SQL Join with GROUP BY query optimisation

Question

I'm trying to optimise the following query.

 SELECT C.name, COUNT(DISTINCT I.id), COUNT(B.id)
   FROM Categories C, Items I, Bids B
  WHERE C.id = I.category
    AND I.id = B.item_id
  GROUP BY C.name
  ORDER BY 2 DESC, 3 DESC;

Categories is a small table with 20 records.
Items is a large table with over 50,000 records.
Bids is a even larger table with over 600,000 records.

I have an index on

Categories(name, id), Items(category), and Bids(item_id, id).

The PRIMARY KEY for each table is: Items(id), Categories(id), Bids(id)

Is there any possibility to optimise the query? Very appreciated.

Avoid sorting in SQL and do in any other application you export to e.g. Excel. And re-write WHERE as ON using explicit Inner joins — QHarr, Oct 22 '17 at 08:13
I'm not sure how much more you can optimize this query because Postgres needs to count every record (in every group). — Tim Biegeleisen, Oct 22 '17 at 08:13
@QHarr Very good advice, but I don't think that would help. The optimizer probably already converts into an explicit join. — Tim Biegeleisen, Oct 22 '17 at 08:14
@TimBiegeleisen I'm guessing optimizer will convert.
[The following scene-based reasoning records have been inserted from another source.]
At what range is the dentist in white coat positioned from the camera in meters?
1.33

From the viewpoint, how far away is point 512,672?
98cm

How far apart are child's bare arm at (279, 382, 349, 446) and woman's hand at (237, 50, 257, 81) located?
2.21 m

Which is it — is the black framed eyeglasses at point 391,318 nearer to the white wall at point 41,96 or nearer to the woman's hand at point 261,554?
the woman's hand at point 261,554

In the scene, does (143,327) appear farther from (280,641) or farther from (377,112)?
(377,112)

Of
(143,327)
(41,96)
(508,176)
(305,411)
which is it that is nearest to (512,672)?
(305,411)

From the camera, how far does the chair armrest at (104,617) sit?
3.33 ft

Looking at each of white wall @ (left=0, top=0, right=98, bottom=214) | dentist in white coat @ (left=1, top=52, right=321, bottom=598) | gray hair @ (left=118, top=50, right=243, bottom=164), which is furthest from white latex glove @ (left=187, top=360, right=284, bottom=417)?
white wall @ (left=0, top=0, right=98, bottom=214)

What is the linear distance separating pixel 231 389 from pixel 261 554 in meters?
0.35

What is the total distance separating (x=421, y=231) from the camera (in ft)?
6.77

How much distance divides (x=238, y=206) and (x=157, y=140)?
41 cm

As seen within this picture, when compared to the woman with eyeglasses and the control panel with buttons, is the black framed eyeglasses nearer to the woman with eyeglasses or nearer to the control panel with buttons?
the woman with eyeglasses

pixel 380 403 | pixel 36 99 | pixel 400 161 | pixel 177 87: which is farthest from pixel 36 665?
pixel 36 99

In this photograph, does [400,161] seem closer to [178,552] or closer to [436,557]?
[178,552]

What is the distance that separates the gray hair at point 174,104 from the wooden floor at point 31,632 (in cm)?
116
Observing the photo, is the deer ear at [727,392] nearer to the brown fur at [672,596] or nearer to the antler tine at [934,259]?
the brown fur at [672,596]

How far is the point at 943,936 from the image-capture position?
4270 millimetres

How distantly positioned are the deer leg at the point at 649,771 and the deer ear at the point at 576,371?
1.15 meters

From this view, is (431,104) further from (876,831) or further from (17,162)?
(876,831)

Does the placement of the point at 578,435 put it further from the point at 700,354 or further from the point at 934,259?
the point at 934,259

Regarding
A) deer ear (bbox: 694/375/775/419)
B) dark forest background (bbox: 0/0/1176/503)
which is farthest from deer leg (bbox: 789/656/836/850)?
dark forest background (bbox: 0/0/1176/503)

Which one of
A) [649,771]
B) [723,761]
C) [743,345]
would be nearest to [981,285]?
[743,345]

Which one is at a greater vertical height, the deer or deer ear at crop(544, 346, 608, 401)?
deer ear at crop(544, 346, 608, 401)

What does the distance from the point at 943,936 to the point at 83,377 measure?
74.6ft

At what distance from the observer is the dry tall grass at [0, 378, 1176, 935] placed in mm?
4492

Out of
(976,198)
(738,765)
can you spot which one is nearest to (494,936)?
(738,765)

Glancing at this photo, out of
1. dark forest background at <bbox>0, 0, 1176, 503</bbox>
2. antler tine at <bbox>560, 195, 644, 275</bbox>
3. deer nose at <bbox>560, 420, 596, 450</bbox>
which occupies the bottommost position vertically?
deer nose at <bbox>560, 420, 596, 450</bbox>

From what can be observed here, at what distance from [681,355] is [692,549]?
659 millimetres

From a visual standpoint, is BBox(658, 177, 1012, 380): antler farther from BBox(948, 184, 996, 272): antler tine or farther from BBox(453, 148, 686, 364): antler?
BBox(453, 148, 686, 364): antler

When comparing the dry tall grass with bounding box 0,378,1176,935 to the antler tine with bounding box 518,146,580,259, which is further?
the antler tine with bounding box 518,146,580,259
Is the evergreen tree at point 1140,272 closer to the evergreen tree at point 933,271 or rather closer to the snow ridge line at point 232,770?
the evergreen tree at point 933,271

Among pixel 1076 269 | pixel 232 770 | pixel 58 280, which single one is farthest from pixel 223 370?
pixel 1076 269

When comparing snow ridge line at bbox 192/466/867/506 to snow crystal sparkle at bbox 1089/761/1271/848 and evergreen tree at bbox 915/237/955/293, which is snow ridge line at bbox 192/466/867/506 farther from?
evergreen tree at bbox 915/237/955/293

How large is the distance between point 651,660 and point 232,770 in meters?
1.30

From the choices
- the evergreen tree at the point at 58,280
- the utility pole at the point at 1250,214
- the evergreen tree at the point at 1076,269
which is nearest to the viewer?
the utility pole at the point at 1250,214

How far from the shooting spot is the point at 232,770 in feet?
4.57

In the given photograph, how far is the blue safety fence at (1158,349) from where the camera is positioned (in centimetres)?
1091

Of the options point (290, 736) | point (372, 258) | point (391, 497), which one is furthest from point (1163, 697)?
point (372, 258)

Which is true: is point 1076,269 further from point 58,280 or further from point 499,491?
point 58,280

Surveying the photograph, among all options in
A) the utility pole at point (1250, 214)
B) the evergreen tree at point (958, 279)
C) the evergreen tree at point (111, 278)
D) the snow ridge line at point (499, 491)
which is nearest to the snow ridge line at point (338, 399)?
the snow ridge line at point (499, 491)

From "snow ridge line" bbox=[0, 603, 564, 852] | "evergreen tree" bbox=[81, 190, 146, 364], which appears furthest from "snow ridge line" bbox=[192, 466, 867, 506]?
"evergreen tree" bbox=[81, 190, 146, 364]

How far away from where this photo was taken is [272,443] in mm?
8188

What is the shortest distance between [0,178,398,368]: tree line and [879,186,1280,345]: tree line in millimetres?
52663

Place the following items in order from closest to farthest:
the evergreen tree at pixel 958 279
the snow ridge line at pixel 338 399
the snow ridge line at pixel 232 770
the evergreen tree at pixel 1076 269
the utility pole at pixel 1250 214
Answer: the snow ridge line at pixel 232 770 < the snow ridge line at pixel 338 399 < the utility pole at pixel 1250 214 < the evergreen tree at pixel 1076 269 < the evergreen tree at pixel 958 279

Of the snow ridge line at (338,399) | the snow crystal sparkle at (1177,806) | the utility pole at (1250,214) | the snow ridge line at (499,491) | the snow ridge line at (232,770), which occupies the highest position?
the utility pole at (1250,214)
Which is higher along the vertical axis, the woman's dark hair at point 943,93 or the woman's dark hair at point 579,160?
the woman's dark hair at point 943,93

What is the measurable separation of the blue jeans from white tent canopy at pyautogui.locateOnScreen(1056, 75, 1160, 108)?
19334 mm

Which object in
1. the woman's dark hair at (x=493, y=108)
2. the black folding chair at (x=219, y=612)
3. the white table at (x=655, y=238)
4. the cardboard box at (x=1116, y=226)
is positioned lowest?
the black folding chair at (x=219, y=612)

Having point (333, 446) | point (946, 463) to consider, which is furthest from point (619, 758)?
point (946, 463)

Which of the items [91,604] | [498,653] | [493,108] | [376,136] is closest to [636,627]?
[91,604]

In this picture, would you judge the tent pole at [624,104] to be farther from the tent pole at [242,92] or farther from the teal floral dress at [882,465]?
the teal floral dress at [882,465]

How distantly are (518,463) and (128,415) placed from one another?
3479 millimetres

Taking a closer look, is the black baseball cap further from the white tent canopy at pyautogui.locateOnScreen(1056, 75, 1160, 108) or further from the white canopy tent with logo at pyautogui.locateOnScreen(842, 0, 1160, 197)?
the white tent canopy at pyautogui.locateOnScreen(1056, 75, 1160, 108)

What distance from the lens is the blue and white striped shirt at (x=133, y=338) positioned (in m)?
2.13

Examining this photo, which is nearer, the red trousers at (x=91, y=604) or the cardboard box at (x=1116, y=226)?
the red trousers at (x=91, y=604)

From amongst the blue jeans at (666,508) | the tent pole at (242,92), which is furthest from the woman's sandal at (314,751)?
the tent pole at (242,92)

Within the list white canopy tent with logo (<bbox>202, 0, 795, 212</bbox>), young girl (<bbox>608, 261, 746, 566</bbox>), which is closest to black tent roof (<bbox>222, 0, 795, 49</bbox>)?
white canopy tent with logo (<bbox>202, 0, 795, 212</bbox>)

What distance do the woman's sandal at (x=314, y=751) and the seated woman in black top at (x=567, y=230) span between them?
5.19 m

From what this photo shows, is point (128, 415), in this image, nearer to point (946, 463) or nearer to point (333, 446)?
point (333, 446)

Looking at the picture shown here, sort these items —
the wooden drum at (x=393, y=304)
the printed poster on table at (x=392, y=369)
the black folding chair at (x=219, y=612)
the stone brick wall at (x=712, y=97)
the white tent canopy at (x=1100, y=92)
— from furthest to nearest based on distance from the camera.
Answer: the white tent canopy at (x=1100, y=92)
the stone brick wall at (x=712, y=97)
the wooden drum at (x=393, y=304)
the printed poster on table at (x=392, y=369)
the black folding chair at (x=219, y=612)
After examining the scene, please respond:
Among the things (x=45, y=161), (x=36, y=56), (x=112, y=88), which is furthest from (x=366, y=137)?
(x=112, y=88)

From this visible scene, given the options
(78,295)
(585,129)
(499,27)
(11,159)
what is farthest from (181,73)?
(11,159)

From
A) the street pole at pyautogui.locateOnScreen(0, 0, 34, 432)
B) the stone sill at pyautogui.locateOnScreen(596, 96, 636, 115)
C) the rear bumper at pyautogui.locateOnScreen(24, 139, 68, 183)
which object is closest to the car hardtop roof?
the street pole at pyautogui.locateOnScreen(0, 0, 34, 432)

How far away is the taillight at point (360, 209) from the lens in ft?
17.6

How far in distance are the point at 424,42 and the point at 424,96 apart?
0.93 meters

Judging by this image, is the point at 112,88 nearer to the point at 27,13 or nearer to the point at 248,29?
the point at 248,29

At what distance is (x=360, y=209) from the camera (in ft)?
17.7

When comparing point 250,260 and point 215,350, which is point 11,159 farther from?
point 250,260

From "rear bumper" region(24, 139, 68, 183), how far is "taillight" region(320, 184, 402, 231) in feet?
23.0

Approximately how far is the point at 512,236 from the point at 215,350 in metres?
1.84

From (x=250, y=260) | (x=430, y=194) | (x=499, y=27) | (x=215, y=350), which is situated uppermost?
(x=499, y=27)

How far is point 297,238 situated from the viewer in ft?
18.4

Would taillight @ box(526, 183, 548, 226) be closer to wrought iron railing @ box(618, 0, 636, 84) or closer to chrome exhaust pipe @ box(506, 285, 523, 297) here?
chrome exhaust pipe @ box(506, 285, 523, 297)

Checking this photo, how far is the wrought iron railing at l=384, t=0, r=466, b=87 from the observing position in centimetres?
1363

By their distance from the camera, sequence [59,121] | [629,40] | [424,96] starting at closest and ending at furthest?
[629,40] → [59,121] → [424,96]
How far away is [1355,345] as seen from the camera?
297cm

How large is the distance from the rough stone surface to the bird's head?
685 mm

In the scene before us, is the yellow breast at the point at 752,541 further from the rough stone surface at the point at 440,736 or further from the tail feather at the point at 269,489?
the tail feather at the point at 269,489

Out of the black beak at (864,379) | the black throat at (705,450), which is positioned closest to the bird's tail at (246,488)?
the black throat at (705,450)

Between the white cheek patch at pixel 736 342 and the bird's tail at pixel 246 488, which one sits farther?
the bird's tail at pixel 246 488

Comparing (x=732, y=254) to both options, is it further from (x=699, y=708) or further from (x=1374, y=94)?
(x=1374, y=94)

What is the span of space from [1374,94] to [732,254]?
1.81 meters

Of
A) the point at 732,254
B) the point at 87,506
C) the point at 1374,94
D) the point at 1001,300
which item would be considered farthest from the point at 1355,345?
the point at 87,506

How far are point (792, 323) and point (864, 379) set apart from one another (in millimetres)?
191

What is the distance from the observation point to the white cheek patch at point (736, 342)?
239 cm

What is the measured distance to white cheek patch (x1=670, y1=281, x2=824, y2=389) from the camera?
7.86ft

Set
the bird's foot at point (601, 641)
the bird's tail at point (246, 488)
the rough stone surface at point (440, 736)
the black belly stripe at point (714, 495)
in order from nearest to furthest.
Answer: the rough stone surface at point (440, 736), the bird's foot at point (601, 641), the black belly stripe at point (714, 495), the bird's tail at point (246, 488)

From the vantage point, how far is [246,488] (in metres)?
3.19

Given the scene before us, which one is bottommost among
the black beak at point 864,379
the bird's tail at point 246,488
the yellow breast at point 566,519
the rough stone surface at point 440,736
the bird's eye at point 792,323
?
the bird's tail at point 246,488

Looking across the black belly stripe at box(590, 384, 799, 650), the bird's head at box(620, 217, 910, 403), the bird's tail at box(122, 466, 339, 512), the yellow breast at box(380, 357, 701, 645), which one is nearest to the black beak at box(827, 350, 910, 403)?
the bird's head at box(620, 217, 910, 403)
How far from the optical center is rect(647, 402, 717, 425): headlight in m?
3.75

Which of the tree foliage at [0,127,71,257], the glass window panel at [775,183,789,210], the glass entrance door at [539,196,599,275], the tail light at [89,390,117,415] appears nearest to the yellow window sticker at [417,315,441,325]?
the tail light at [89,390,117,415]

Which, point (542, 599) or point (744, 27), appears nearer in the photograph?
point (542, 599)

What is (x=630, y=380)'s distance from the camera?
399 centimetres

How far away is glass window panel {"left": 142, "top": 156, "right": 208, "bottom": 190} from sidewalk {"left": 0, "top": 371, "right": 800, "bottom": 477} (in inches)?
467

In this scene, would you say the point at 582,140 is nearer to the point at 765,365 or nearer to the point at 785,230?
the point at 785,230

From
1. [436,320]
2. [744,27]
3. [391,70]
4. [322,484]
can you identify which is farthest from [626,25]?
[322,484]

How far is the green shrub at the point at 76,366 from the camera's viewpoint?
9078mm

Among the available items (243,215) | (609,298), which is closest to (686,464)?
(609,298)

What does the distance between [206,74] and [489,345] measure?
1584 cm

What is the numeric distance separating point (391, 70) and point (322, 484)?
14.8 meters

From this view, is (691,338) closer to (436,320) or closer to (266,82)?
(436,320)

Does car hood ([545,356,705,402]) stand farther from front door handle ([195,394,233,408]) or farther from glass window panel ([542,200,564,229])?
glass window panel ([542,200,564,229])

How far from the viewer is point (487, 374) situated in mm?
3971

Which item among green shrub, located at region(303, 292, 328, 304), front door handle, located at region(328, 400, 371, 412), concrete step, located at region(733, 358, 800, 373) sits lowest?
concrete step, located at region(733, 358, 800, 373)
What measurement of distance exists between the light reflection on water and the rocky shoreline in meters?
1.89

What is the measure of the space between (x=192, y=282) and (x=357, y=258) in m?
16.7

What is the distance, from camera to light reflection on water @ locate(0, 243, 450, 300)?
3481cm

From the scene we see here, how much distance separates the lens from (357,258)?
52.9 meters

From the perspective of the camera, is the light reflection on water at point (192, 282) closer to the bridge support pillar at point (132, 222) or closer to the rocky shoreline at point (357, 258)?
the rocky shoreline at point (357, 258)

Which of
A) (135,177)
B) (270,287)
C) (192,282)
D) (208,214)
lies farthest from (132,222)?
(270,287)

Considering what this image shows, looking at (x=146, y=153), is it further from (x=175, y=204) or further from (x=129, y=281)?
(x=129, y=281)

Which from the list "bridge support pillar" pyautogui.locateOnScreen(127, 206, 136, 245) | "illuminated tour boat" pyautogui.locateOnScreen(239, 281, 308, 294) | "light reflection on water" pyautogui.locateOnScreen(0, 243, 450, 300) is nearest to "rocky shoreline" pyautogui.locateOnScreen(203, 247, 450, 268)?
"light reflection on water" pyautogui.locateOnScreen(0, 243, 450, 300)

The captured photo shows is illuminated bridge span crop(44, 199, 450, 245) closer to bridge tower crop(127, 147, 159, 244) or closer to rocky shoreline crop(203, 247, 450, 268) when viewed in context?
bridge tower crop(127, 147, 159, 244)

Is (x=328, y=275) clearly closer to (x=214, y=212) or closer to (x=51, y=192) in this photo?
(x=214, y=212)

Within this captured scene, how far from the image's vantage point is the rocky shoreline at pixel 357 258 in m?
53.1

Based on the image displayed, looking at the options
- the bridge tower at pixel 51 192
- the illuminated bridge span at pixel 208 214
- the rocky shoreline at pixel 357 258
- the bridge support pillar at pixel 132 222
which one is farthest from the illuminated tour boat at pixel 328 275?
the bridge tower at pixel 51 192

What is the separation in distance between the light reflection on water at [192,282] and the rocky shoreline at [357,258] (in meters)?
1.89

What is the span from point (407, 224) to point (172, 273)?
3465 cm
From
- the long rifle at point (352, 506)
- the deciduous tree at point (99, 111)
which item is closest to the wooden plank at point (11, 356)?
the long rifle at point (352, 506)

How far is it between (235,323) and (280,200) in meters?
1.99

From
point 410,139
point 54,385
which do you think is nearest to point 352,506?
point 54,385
Also, probably wll re-arrange table ordering to have smaller first? — QHarr, Oct 22 '17 at 08:16
Also, i am familiar with SQL Server where putting as a stored procedure would allow for plan caching . — QHarr, Oct 22 '17 at 08:18
Instead of using `Cross join` use `join` but as a performance issue use `left join` with checking for not null values -HTH ;). — shA.t, Oct 22 '17 at 09:24
@philipxy *Misconceived* is unclear to me, what do you mean in details? - Side note: using `,` between tables mean `cross join` ;). — shA.t, Oct 23 '17 at 04:41
@shA.t Yeah, not clear. But I was mostly interesting in warning the asker. 1. *Because* ',' is just low-precedence cross join & on is just high-precedence where, the obligatory knee-jerk anti-',' "you might forget the where!" is [specious](https://stackoverflow.com/a/25957600/3404097). 2. If one wants a cross/inner join result one should use one, not a left join idiom--which foregoes just saying what you mean, has a slower naive implementation (although it's trivially optimized), and cannot even always be done (namely when a left/right row with all right/left columns null could be returned). — philipxy, Oct 23 '17 at 05:46
@philipxy Thanks for details, I think using `join` with `on` is better as a readability issue and - as I forgot to mention it - using `left join` with excluding nulls just for tables with low count of rows is faster; like `Categories`. [(1)](https://stackoverflow.com/a/8511004/4519059) ;). — shA.t, Oct 23 '17 at 06:22

score 0 · Answer 1 · answered Oct 22 '17 at 09:57

Without EXPLAIN (ANALYZE, BUFFERS) output this is guesswork.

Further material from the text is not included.